Only women and girls are allowed in the Red Abbey, a haven from abuse and oppression. Thirteen-year-old novice Maresi arrived at the Abbey four years ago, during the hunger winter, and now lives a happy life under the protection of the Mother. Maresi spends her days reading in the Knowledge House, caring for the younger novices, and contentedly waiting for the moment when she will be called to serve one of the Houses of the Abbey.
This idyllic existence is threatened by the arrival of Jai, a girl whose dark past has followed her into the Abbey’s sacred spaces. In order to protect her new sister and her own way of life, Maresi must emerge from the safety of her books and her childish world and become one who acts.
This is a powerful novel. Think feminist Redwall, except the characters are people and the world is larger – and more dangerous. The Red Abbey is self-sufficient, and defends its people strongly, but the threat from the outside world is real. There are men, believe it or not, who do not believe that women should be educated, who believe that women are property to be abused with impunity. For the women and girls who flee from these men, and the world that they rule, the Red Abbey is a haven.
But my favourite part about the world of the Red Abbey is that the women who take refuge here do not hide away from the world forever. Though many stay to serve the Abbey and the Goddess, many also go back out into the world with the education, courage and resources that the Abbey provides, in order to teach and defend others. This is an insitution not only committed to defending those who make it to its isolated shores, but one which actively sends its agents out into the world to make a difference there, though they may risk their lives, and certainly risk their comfort and freedom.
I had only one reservation about Maresi, and that was the phrasing of the language. Hardly anyone ever uses a contraction – it’s, haven’t, won’t. It’s made clear nearish the beginning that this is intentional – I think one girl is reprimanded for not speaking ‘properly’ when she uses a contraction – but because the novel is narrated in first person, the whole thing has a tendency to feel stilted, as if she is reciting the story rather than actually feeling it. This might be a side-effect of the translation – the author is Finnish – but it did make it more difficult to get into.

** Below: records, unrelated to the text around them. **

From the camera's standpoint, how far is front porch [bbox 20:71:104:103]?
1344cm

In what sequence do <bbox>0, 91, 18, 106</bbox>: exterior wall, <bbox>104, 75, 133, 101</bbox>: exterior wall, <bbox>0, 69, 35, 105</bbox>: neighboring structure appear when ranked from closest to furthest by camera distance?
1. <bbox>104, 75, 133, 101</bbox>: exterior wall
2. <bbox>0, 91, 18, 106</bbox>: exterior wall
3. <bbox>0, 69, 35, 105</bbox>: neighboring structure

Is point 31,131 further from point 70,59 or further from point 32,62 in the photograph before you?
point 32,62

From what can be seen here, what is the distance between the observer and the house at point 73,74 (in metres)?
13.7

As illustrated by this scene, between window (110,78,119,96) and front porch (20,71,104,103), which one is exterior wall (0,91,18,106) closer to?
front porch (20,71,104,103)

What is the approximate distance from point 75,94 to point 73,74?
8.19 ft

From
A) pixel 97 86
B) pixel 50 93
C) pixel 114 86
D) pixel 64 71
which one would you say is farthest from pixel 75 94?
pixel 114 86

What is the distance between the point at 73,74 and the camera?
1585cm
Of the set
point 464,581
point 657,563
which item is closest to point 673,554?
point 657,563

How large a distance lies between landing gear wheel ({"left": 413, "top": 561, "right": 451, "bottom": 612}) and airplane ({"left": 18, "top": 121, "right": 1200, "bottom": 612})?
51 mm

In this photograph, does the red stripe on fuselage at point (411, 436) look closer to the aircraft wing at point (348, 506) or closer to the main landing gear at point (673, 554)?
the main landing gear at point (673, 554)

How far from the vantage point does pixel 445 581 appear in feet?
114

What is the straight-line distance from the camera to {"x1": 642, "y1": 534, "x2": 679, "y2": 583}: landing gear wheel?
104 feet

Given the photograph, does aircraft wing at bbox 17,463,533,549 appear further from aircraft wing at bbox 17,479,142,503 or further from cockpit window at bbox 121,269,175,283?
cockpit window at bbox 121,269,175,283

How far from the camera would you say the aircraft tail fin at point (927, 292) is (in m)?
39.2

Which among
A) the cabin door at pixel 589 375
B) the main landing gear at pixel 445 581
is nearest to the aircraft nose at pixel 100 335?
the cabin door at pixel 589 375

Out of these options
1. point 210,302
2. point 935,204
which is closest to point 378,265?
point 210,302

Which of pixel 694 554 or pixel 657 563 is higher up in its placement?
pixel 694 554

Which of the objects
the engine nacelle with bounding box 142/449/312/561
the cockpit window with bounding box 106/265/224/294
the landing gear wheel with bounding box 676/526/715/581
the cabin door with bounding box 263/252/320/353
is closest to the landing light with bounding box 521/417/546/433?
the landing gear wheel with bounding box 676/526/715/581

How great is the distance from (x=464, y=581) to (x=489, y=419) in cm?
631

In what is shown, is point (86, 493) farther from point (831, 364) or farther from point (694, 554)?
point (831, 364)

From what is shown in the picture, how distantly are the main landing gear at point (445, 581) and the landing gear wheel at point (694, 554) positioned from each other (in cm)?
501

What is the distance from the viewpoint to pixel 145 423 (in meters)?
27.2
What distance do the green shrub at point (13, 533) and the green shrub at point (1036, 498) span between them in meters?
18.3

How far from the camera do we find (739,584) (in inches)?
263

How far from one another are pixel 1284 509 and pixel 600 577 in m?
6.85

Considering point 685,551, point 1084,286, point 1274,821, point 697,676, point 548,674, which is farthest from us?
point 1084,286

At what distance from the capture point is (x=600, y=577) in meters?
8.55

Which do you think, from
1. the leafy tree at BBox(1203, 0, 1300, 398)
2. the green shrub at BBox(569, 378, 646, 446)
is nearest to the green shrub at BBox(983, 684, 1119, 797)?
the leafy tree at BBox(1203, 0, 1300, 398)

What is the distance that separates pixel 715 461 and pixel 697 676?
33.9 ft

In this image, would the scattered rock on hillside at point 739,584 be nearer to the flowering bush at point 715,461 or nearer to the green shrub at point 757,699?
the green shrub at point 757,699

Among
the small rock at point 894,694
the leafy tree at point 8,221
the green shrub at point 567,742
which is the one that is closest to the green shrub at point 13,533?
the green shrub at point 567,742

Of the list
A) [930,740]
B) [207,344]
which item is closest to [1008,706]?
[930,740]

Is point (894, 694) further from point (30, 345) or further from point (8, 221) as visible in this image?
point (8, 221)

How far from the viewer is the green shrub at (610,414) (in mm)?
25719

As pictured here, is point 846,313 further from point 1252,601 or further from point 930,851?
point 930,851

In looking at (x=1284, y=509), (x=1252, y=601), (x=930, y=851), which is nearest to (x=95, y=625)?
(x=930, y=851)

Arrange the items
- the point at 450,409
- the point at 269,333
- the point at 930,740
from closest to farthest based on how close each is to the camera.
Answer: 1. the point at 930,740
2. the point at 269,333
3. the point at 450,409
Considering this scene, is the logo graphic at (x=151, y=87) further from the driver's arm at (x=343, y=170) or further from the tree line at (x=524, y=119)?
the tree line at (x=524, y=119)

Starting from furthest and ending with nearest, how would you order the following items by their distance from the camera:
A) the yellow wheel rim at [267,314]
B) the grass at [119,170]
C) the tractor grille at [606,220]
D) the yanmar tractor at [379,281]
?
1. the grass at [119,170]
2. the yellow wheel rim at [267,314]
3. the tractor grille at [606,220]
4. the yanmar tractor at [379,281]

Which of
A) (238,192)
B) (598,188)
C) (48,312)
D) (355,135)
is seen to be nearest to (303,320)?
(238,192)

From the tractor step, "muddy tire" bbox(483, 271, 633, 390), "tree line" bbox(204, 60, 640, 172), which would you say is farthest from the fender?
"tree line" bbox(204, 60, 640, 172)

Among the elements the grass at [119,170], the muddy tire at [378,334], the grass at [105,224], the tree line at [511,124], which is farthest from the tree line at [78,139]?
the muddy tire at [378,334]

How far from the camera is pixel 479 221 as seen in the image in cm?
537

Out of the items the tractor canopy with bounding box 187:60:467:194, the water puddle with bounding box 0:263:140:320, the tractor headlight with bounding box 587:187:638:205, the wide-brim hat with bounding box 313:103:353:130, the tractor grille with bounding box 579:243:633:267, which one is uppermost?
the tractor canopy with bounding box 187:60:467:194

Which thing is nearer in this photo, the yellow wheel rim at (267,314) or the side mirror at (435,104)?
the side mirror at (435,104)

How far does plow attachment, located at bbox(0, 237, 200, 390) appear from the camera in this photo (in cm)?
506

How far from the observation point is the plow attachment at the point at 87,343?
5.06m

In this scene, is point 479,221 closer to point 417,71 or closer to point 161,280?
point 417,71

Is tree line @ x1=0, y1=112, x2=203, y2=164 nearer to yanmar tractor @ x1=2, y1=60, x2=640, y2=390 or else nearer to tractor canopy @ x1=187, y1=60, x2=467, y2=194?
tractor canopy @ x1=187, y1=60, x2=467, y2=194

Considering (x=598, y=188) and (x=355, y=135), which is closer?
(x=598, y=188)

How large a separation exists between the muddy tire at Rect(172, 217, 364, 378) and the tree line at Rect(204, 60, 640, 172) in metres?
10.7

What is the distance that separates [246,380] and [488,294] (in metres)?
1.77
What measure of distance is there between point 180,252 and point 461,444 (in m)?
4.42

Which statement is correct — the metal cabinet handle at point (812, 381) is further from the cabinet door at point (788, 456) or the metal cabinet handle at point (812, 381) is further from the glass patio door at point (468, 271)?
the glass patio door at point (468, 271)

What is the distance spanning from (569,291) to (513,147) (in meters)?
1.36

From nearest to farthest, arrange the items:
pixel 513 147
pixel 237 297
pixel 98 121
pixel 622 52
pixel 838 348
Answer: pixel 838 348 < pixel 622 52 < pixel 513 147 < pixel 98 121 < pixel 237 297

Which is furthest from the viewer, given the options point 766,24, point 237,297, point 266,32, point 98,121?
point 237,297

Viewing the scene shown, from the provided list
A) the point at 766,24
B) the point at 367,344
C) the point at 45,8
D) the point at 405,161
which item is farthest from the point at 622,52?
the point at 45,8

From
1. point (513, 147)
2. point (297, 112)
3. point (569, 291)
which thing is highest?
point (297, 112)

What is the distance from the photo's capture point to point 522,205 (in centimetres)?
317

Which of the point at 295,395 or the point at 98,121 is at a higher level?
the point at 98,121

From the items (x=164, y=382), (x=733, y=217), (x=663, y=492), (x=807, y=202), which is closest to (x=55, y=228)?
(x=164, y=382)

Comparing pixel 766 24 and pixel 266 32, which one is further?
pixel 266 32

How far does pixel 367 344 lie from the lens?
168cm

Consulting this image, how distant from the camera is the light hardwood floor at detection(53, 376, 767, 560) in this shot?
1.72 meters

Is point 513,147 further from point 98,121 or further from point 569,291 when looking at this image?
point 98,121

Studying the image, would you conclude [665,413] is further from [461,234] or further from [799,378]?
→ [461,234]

The premise of this novel is fantastic. And the plot is full of real tension – when these men invade, no-one’s safety is assured. It seems impossible that anyone should escape their violence. But this is a novel about empowerment, not about threat. Maresi struggles with selfishness and pride. She’d rather be cloistered away in the treasure room with the books, or helping the younger novices, than to think about her future. But Jai’s arrival means that everything will change, and Maresi has to face all her fears, as do so many of the women here. This is a story about sisterhood, and banding together against tyranny. It’s a story about facing up to your deepest fears in order to defend the defenceless. It’s a story that puts power and choice firmly in the hands of the women who deserve to have them. I will absolutely be picking up the next book, Naondel, which came out earlier this year.
Women and girls of a bunch of different nationalities in this fantasy world, several of them are abuse survivors. No queer characters that I noticed. I think three characters are physically scarred, possibly more. The author is Finnish.